#### Task data ####
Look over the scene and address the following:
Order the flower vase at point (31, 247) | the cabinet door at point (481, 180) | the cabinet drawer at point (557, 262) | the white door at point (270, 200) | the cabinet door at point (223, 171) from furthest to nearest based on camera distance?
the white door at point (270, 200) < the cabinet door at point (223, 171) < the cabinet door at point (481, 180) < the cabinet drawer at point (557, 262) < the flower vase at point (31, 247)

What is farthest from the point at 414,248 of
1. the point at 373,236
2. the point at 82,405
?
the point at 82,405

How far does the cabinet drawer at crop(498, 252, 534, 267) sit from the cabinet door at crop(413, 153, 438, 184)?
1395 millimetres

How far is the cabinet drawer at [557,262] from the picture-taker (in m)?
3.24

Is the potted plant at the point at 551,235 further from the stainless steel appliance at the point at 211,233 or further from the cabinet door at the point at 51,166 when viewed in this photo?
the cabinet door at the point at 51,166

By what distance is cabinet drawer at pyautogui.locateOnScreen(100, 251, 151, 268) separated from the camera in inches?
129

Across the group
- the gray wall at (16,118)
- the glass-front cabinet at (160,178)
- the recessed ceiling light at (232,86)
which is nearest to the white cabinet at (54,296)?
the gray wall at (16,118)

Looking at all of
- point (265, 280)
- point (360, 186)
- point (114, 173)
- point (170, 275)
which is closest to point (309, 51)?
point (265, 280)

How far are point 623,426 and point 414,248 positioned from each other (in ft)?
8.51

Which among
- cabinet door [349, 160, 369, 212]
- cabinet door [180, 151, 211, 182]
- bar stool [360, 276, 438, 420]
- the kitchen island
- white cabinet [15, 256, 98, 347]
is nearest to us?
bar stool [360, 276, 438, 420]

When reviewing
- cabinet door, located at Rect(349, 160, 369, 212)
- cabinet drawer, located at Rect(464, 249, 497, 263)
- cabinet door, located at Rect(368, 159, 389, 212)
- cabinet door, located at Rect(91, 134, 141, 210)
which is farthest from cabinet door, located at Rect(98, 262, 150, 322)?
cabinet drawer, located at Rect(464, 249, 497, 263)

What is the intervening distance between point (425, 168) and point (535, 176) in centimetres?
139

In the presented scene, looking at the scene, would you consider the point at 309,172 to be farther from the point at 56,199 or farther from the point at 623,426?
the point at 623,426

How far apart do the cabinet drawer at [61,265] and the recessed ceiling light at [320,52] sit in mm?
####
__The exercise__: Format all the rows above as a JSON array of strings, with one string per line and blank lines omitted.

__Complete output__:
[
  "Look over the scene and address the following:",
  "Order the flower vase at point (31, 247) | the cabinet door at point (481, 180) | the cabinet drawer at point (557, 262) | the white door at point (270, 200) | the cabinet door at point (223, 171) from furthest to nearest based on camera distance?",
  "the white door at point (270, 200) < the cabinet door at point (223, 171) < the cabinet door at point (481, 180) < the cabinet drawer at point (557, 262) < the flower vase at point (31, 247)",
  "What is farthest from the point at 414,248 of",
  "1. the point at 373,236",
  "2. the point at 82,405",
  "?",
  "the point at 82,405",
  "How far does the cabinet drawer at crop(498, 252, 534, 267) sit from the cabinet door at crop(413, 153, 438, 184)?",
  "1395 millimetres",
  "How far is the cabinet drawer at [557,262] from the picture-taker (in m)?",
  "3.24",
  "Is the potted plant at the point at 551,235 further from the stainless steel appliance at the point at 211,233 or further from the cabinet door at the point at 51,166 when viewed in this photo?",
  "the cabinet door at the point at 51,166",
  "By what distance is cabinet drawer at pyautogui.locateOnScreen(100, 251, 151, 268) separated from the camera in inches?",
  "129",
  "Across the group",
  "- the gray wall at (16,118)",
  "- the glass-front cabinet at (160,178)",
  "- the recessed ceiling light at (232,86)",
  "which is nearest to the white cabinet at (54,296)?",
  "the gray wall at (16,118)",
  "Looking at all of",
  "- point (265, 280)",
  "- point (360, 186)",
  "- point (114, 173)",
  "- point (170, 275)",
  "which is closest to point (309, 51)?",
  "point (265, 280)",
  "How far are point 623,426 and point 414,248 positioned from each other (in ft)?",
  "8.51",
  "Which among",
  "- cabinet door [349, 160, 369, 212]",
  "- cabinet door [180, 151, 211, 182]",
  "- bar stool [360, 276, 438, 420]",
  "- the kitchen island",
  "- white cabinet [15, 256, 98, 347]",
  "is nearest to us?",
  "bar stool [360, 276, 438, 420]",
  "When reviewing",
  "- cabinet door, located at Rect(349, 160, 369, 212)",
  "- cabinet drawer, located at Rect(464, 249, 497, 263)",
  "- cabinet door, located at Rect(368, 159, 389, 212)",
  "- cabinet door, located at Rect(91, 134, 141, 210)",
  "which is farthest from cabinet door, located at Rect(98, 262, 150, 322)?",
  "cabinet drawer, located at Rect(464, 249, 497, 263)",
  "What is the intervening distance between point (425, 168) and point (535, 176) in centimetres?",
  "139",
  "In the presented scene, looking at the scene, would you consider the point at 309,172 to be farther from the point at 56,199 or farther from the point at 623,426?",
  "the point at 623,426",
  "How far apart do the cabinet drawer at [61,265] and the recessed ceiling light at [320,52] sit in mm?"
]